Barriers to higher education

Baháʼí youth are not permitted to attend institutions of higher education in Iran unless prospective students identify themselves as followers of one of the four religions recognized by the state on university entrance exams. The Iranian government has said that if Baháʼís identify themselves as Muslims on the exams they would be allowed to enroll but Baháʼís, as a matter of religious principle, refuse to dissimulate their beliefs. Confirming these findings, an investigation by the Committee of Concerned Scientists also found that university officials in Iran had "received orders from above not to score the tests of Baha'i students," or that these officials had suggested that a student would receive his test scores only if the student's family renounced their faith.
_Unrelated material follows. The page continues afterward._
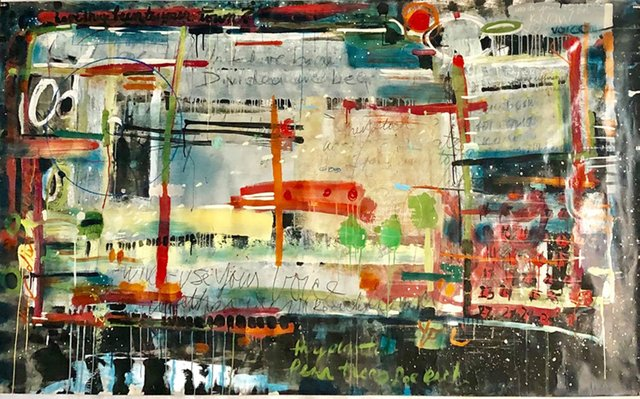 SOD_Factory-Site-Fence-5x8-acrylic-mixed-media-Erica-Jane-Huntzinger.jpg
The Committee called for the complete publication of all test scores without discrimination.

In an effort which the New York Times called "an elaborate act of communal self-preservation," the Baháʼí community in 1987 established its own program of higher education to meet the educational needs of its young people, which evolved to become known as the Baháʼí Institute for Higher Education (BIHE), whose classes were held in private homes and had an enrollment of approximately 900 students. In 1998 (September 29 – October 2), Iranian authorities broke up the underground institution invading more than 500 homes of Baháʼí and office buildings in at least 14 cities around Iran. Hundreds were arrested. In addition to books and computer equipment confiscated, personal possessions such as silverware and refrigerators were taken in what was described as "thieve[ry] in the name of Islam."

Iranian columnist Iqbal Latif calls Iran's denial of access to university education for Baháʼís "[i]ntellectual cleansing of their ethnic brothers by the clergy-dominated regime."

Destruction of holy sites

In 1979, soon after their revolution, Iranian authorities ordered and encompassed the demolition of the House of the Báb in Shiraz. A mosque was later built on the site.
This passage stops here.